** The records follows **
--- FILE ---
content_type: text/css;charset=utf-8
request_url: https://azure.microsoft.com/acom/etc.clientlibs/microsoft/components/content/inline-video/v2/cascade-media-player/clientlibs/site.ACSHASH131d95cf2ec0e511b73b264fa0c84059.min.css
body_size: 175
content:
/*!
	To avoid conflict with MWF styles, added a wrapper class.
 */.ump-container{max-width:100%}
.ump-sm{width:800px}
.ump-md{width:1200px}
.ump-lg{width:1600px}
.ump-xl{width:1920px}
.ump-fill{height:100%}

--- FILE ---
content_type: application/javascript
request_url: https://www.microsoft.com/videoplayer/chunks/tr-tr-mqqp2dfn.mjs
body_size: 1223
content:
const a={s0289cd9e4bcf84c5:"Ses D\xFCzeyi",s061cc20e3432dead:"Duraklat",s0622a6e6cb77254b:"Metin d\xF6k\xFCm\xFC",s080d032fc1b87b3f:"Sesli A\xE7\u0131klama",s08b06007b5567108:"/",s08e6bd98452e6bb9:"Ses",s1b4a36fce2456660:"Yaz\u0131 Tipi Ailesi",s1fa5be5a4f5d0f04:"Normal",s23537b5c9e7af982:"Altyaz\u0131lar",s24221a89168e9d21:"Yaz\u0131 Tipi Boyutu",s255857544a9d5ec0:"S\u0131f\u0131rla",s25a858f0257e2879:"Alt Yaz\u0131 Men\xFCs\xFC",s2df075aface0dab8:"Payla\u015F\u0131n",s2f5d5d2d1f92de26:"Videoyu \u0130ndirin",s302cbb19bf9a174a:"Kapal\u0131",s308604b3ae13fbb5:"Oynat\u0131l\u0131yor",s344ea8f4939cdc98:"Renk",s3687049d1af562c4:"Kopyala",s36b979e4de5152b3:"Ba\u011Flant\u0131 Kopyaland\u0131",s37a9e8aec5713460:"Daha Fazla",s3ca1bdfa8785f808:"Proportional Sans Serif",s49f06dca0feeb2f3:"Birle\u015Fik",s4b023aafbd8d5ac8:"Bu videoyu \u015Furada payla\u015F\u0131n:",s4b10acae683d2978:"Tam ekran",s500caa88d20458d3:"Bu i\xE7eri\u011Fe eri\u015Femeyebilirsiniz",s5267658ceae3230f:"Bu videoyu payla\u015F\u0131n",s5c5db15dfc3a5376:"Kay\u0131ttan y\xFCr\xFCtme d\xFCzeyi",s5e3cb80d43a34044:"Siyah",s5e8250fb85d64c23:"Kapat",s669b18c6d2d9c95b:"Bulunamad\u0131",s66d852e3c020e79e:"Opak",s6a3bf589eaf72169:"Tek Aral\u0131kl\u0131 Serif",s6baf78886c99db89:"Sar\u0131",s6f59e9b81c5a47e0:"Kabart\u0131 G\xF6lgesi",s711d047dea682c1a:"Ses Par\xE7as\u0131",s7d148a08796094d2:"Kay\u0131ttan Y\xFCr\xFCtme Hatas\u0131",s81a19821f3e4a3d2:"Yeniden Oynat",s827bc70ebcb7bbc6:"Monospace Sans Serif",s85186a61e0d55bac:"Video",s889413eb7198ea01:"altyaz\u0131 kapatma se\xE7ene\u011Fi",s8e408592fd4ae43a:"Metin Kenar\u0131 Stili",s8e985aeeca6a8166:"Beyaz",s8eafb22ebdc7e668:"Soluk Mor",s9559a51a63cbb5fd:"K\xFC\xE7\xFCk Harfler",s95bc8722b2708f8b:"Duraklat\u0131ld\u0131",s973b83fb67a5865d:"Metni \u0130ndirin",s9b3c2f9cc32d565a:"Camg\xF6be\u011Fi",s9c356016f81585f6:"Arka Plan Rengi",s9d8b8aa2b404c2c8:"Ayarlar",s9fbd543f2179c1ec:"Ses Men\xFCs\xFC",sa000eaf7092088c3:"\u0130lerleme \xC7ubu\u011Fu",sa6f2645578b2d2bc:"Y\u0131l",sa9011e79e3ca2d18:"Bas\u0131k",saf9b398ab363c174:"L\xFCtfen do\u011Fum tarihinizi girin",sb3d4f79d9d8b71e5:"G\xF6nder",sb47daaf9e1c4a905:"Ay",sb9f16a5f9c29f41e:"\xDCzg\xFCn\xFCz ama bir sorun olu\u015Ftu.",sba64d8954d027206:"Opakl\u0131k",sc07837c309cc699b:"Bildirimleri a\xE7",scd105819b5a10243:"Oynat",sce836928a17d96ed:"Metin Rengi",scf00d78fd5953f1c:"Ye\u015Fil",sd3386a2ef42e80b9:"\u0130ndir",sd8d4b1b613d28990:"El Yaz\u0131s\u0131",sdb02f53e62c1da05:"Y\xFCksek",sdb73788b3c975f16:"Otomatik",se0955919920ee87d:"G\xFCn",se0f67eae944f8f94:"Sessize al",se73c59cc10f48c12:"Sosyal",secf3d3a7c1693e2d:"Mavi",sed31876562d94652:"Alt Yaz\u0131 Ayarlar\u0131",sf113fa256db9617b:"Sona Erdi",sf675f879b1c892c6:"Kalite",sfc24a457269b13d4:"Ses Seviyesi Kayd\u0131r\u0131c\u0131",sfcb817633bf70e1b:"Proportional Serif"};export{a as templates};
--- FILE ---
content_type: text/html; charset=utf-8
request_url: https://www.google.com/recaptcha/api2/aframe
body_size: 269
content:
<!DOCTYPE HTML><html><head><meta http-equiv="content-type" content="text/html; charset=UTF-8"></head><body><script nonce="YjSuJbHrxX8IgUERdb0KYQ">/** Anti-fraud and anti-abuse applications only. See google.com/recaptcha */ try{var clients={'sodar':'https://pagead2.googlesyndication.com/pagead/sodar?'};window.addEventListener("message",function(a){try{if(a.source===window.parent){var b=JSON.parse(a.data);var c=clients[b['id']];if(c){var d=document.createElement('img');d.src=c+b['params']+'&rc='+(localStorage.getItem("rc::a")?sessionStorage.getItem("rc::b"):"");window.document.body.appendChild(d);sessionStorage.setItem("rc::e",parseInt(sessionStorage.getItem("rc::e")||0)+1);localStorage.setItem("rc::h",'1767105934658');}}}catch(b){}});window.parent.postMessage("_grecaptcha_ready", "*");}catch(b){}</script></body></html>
** End of The records **
#### Problem details
Your reply should hold only the lines from the first line of the records through the one with "To avoid conflict", reproduced word for word.

#### Response
--- FILE ---
content_type: text/css;charset=utf-8
request_url: https://azure.microsoft.com/acom/etc.clientlibs/microsoft/components/content/inline-video/v2/cascade-media-player/clientlibs/site.ACSHASH131d95cf2ec0e511b73b264fa0c84059.min.css
body_size: 175
content:
/*!
	To avoid conflict with MWF styles, added a wrapper class.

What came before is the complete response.